O poeta Manoel de Barros diz que
aprendeu a fazer “desaprendizagens” com o pintor Miró. Foi assim: embora Miró desenhasse de maneira precisa e técnica, essa mesma técnica virou
uma prisão que impedia o nascimento de
um mundo novo que Miró
desejava criar. Esse mundo novo não
cabia na forma “acostumada” que se
tornou Miró e seu pintar . Já crescia virtualmente no pintor a
alma nova, porém faltava um corpo para ela. Apesar de ter reconhecimento e sucesso , Miró entrou em crise, parou de pintar: ao invés de
nascer, a alma nova corria o risco de abortar. Miró desistiu da arte, mas a
arte não desistiu de Miró: quando tudo parecia perdido, certa vez Miró começou a rascunhar com lápis de cor
usando a mão esquerda, mão que ele
nunca usava . Era um rascunhar “brincativo” que alcançava realidades ainda não
formadas, ignoradas pela mão direita. Essa mão esquerda nada sabia de cânones
ou fórmulas de sucesso, como sabia a mão direita. Nunca a mão esquerda ficou
vaidosa por receber elogios; tampouco segurou, ostentando, prêmios e títulos,
como se habituou a segurar a mão direita
. Se a mão direita adquirisse a capacidade de falar e alguém lhe
perguntasse qual a opinião dela sobre a mão esquerda, com certeza ouviria: “ A
mão esquerda é perigosa: quer tirar o
poder que conservo, ela é subversiva!”.
__________________________________________________
__Exercício proposto__
Retome o trecho sobre Miró e a mão esquerda, dando continuidade ao texto logo após a última frase apresentada.

__Dados coletados__
__________________________________________________
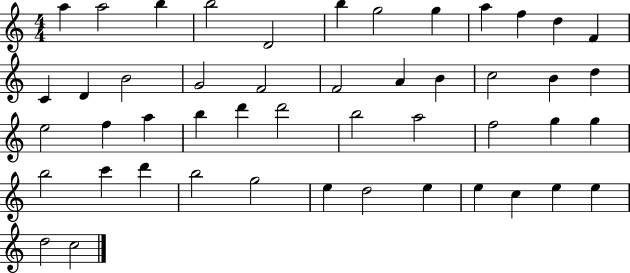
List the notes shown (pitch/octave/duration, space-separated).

A5/q A5/h B5/q B5/h D4/h B5/q G5/h G5/q A5/q F5/q D5/q F4/q C4/q D4/q B4/h G4/h F4/h F4/h A4/q B4/q C5/h B4/q D5/q E5/h F5/q A5/q B5/q D6/q D6/h B5/h A5/h F5/h G5/q G5/q B5/h C6/q D6/q B5/h G5/h E5/q D5/h E5/q E5/q C5/q E5/q E5/q D5/h C5/h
__________________________________________________
__Resposta abaixo__
As duas mãos tinham a mesma idade biológica, mas era a mão esquerda o corpo
novo que a alma nova exigia . Ao começar a desenhar com a mão esquerda, o
artista descobriu-se novamente criança nessa mão : cada desenho era o desenhar
de novo nascendo , fazendo-se como novidade, experiência e descoberta. Ao
desaprender o “mesmal” da mão direita,
Miró redescobriu a potência da pintura : reencontrou a alegria da criança
cujo brincar e inventar é a coisa mais séria e verdadeira. A mão esquerda
criava mais do que cores e formas: ela
criava para Miró necessárias “natências”. É assim que Manoel, aprendendo a
lição de Miró, resume seu exercício
perseverante de natências : “Poesia pode ser que seja fazer outro mundo.” O
poder estabelecido escreve suas cartilhas com a mão direita ; porém a arte de
se reinventar só a pode desenhar um instrumento não domado: a mão esquerda . A
mão direita se liga a uma metade do cérebro apenas , já a mão esquerda se liga
à outra metade do cérebro e ainda ao coração inteiro que, assim como ela,
também está do lado esquerdo.
“O aprender vem antes do ensinar.”
(Deleuze)
( "O nascimento do mundo", de Miró)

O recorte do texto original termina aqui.